> _Available records_
___
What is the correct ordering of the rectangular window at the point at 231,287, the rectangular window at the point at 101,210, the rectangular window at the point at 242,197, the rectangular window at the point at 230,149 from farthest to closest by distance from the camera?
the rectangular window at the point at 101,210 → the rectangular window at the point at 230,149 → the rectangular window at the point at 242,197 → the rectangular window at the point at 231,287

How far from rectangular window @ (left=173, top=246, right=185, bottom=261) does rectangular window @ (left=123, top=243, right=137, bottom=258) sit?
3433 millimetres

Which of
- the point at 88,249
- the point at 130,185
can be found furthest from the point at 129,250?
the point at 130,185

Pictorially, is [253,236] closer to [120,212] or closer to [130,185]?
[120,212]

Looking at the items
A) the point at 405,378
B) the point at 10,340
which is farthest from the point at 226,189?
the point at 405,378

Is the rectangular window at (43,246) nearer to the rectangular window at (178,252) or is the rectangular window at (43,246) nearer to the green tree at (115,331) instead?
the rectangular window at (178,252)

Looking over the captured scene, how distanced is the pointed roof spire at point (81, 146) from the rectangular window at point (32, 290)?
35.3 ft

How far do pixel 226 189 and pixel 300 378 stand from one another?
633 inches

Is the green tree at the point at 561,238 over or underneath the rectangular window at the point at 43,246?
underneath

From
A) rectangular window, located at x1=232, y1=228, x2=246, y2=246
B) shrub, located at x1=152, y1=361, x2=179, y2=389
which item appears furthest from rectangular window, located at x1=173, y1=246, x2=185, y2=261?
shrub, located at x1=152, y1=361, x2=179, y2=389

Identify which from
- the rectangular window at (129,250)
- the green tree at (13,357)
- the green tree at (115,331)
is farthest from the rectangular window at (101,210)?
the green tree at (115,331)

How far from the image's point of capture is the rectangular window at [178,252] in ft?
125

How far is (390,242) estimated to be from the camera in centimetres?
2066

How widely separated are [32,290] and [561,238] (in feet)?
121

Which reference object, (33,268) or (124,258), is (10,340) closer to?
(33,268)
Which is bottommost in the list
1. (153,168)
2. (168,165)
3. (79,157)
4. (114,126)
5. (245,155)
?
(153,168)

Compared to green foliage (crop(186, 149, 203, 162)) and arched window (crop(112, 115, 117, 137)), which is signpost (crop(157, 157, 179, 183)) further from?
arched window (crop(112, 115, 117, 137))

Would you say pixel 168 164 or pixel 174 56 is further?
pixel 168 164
___
> _Problem description_
Copy the records verbatim, starting at the line that contains "Would you say" and ending at the end of the records.

> _Response below_
Would you say pixel 168 164 or pixel 174 56 is further?
pixel 168 164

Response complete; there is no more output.